GIVEN DATA =

□ □ □

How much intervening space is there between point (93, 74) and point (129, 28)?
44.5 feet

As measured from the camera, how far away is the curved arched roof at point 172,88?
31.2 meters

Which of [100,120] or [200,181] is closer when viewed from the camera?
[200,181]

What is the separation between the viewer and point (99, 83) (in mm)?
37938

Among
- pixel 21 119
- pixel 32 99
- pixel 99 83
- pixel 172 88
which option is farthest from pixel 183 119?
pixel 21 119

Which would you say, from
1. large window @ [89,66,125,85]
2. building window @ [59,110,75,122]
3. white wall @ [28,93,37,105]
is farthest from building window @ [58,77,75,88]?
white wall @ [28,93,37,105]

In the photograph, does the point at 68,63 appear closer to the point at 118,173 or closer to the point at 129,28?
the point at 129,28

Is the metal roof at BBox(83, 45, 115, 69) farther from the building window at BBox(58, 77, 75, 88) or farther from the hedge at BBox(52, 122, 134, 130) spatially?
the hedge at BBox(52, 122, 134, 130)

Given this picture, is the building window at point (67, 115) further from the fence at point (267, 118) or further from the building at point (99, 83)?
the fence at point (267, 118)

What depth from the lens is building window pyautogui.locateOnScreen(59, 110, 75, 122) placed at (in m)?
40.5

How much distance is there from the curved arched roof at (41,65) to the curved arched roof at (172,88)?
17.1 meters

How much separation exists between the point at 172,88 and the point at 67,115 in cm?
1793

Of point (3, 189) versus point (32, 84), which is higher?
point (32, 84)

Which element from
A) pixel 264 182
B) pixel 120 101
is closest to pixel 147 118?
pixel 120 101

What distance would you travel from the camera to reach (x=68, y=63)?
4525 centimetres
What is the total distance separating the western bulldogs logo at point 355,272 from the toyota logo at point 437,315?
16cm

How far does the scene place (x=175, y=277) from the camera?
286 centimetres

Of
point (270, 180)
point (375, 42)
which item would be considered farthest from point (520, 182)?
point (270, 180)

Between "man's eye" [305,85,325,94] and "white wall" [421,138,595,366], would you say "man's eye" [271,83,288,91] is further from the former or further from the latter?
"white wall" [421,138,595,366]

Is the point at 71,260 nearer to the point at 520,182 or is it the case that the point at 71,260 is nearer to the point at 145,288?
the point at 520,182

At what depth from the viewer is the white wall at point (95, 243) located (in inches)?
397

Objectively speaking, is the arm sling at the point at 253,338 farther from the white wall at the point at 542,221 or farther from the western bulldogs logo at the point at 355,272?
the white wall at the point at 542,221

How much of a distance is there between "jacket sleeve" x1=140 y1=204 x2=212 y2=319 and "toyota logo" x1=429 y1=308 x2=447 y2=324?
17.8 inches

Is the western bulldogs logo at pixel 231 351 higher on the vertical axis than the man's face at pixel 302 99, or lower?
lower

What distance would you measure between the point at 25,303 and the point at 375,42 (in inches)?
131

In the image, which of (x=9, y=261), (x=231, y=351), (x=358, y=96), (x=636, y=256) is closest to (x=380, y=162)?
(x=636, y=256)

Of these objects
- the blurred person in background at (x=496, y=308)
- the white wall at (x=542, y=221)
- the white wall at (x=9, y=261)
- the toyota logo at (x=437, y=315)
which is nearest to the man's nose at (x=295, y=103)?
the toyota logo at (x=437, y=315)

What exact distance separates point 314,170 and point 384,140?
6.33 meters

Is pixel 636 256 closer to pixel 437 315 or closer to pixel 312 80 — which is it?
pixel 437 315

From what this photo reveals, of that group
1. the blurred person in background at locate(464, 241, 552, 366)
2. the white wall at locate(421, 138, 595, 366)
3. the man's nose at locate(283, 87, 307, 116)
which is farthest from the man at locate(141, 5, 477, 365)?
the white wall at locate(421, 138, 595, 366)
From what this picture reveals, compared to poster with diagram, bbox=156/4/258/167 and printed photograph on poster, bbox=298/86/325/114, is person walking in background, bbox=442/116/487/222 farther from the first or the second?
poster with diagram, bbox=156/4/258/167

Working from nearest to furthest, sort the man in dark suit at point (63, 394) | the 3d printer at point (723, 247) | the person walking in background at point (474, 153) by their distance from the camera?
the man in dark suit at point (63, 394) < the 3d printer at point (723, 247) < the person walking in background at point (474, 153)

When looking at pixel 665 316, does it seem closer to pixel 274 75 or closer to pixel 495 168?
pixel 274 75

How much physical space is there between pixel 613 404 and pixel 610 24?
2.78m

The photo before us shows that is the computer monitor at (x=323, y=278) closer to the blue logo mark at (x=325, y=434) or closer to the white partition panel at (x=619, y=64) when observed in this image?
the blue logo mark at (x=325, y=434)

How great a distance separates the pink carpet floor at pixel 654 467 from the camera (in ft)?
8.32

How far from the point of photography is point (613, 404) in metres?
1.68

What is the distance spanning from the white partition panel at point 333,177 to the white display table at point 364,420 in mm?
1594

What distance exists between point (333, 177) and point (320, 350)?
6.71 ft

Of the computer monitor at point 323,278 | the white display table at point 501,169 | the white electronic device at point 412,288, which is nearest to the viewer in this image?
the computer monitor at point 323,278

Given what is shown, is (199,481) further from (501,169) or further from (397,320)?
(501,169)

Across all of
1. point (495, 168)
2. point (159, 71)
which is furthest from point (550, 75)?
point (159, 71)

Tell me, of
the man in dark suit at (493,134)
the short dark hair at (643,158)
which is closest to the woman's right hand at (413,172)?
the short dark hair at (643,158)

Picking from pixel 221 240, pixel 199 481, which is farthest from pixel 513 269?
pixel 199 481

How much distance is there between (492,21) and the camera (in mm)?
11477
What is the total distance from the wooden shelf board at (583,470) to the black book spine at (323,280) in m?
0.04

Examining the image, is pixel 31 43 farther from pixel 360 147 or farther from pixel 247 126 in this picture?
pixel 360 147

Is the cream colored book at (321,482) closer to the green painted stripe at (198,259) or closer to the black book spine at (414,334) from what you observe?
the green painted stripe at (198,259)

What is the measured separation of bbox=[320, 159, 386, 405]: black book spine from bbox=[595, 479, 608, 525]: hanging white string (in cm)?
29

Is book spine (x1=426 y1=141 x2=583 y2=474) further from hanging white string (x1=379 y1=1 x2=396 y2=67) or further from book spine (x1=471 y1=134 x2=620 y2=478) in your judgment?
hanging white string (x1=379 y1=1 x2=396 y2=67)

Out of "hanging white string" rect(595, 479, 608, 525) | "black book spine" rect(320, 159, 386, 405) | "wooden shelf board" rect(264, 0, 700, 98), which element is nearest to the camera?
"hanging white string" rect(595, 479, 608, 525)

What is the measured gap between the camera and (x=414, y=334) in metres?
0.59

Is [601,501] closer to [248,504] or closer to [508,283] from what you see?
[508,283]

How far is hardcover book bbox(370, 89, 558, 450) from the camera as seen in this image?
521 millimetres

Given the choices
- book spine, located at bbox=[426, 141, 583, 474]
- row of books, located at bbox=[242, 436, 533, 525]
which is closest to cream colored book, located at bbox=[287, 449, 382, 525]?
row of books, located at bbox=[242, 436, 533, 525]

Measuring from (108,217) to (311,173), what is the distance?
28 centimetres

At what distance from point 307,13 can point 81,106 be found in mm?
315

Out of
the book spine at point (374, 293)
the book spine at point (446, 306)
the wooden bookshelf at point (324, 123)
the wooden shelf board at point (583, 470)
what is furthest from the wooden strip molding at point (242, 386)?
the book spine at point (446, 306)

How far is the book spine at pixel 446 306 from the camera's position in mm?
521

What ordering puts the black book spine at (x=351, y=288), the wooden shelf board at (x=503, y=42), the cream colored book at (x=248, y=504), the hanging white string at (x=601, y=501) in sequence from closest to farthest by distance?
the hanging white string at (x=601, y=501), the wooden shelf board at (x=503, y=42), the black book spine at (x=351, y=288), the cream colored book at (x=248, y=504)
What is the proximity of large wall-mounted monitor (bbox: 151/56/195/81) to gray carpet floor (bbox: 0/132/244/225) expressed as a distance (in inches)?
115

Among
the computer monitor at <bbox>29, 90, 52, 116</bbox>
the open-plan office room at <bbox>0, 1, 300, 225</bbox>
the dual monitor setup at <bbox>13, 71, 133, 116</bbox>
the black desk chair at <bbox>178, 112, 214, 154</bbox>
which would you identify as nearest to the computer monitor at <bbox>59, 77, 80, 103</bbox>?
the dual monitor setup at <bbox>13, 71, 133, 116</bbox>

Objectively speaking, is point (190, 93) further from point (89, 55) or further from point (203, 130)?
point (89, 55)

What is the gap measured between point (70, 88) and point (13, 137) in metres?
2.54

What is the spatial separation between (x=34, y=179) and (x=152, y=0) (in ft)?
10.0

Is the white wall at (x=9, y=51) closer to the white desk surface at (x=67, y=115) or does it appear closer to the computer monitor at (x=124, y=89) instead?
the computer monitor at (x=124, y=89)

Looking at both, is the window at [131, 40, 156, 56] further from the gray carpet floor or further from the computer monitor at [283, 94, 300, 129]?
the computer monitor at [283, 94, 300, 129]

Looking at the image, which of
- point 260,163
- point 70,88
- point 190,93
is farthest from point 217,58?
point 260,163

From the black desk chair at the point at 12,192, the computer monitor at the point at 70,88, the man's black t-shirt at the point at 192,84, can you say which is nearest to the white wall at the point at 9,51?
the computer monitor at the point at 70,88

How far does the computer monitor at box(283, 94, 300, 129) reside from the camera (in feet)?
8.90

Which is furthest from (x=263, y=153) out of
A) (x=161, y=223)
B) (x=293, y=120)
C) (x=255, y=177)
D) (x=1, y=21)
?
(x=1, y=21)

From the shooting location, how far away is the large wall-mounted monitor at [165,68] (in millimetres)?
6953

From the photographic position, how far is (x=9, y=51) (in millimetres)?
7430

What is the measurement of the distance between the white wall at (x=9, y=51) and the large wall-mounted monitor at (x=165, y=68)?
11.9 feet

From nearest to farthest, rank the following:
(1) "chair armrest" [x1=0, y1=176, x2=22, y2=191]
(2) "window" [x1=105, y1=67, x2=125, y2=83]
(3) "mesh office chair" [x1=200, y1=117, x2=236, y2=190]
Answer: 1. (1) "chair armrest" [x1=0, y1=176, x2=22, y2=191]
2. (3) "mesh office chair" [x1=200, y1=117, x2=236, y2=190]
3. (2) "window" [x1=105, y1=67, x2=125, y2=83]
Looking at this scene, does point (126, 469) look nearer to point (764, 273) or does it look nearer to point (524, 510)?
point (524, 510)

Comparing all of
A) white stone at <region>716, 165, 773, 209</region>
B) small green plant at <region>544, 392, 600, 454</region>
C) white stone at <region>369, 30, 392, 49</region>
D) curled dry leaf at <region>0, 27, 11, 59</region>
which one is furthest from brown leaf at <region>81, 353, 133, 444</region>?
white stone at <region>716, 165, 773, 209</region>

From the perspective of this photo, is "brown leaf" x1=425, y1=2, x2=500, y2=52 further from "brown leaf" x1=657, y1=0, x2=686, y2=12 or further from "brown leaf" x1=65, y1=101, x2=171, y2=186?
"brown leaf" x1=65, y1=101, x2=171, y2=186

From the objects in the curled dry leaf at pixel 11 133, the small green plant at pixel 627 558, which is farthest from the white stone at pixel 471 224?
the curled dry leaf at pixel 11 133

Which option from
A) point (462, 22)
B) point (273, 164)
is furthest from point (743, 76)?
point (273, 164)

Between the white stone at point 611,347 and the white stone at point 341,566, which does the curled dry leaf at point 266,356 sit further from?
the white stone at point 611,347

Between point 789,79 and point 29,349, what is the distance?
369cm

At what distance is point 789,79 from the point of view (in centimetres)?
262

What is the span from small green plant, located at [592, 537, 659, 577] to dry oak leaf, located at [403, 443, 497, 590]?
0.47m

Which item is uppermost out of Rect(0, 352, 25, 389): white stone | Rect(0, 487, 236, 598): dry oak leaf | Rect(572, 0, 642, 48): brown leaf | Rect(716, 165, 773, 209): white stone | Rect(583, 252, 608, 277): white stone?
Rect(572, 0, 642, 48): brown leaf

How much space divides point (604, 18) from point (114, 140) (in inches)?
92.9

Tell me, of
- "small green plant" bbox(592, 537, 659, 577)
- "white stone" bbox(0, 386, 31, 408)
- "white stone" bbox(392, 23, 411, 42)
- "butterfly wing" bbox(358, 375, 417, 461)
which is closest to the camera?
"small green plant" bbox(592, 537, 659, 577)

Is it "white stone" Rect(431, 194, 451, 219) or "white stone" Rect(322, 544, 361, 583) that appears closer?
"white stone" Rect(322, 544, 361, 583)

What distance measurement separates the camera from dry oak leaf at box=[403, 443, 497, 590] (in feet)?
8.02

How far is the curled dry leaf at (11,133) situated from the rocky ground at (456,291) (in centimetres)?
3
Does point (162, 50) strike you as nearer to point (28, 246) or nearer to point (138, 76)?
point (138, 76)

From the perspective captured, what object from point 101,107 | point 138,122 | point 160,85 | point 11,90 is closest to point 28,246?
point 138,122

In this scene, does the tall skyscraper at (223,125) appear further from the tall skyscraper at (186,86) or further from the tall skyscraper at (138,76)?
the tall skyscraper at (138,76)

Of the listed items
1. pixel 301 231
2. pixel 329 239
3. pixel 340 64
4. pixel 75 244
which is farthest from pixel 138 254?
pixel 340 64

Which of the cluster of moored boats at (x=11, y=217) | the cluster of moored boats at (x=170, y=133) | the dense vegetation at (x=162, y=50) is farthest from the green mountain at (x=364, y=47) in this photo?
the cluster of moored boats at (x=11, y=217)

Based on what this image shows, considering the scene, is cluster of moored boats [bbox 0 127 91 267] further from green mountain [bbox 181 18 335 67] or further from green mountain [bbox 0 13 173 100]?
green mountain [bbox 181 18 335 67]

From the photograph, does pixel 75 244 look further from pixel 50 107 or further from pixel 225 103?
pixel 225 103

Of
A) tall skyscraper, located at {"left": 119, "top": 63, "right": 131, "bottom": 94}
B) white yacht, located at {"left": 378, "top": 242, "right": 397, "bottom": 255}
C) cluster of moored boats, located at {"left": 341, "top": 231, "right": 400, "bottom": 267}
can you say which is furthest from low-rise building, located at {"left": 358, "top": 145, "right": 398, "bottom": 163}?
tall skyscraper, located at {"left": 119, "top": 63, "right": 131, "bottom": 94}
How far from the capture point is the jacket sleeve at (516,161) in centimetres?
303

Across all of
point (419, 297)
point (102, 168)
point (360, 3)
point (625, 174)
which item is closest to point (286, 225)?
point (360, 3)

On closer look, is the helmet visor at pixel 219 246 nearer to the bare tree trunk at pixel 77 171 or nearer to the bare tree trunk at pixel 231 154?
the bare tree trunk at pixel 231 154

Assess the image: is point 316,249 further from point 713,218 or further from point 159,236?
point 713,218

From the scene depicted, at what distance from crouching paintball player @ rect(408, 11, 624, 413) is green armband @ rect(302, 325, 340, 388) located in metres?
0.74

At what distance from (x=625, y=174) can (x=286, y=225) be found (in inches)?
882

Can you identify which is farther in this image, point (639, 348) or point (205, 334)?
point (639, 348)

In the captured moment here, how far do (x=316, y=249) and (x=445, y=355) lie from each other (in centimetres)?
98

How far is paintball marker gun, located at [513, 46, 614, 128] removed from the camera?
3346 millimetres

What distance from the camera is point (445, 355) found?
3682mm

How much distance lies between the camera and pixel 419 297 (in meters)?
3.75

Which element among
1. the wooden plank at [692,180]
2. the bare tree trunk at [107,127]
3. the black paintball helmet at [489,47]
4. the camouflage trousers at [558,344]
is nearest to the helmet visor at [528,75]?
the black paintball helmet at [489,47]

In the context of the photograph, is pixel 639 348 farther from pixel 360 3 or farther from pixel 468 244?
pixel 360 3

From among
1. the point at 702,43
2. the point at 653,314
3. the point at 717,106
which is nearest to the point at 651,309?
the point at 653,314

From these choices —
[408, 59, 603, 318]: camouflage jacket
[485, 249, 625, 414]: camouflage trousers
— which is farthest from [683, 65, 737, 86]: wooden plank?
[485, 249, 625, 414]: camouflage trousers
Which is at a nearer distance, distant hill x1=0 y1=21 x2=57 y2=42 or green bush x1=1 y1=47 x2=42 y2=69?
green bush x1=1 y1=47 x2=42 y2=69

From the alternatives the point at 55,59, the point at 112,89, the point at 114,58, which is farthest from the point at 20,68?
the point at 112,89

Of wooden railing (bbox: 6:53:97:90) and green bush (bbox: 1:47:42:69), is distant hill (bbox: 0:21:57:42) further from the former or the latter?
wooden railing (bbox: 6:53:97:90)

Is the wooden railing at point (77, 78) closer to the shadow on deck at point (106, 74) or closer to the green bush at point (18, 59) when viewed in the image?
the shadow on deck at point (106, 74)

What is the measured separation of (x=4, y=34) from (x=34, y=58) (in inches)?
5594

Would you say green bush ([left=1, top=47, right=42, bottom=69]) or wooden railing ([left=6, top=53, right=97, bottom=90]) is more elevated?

□ □ □

Find the line containing "Which is at". Reproduce it exactly, along with every line after it through the last.

TASK OUTPUT =
Which is at a nearer distance, distant hill x1=0 y1=21 x2=57 y2=42 or green bush x1=1 y1=47 x2=42 y2=69?
green bush x1=1 y1=47 x2=42 y2=69

From the alternatives the point at 55,59, the point at 112,89, the point at 114,58, which is farthest from the point at 20,68?
the point at 112,89

Of wooden railing (bbox: 6:53:97:90) and green bush (bbox: 1:47:42:69), is distant hill (bbox: 0:21:57:42) further from the former or the latter?
wooden railing (bbox: 6:53:97:90)

Is the wooden railing at point (77, 78) closer to the shadow on deck at point (106, 74) or closer to the green bush at point (18, 59) when viewed in the image?
the shadow on deck at point (106, 74)

What is the measured separation of (x=4, y=34) from (x=34, y=58) (in inches)?
5594

Would you say green bush ([left=1, top=47, right=42, bottom=69]) or wooden railing ([left=6, top=53, right=97, bottom=90]) is more elevated?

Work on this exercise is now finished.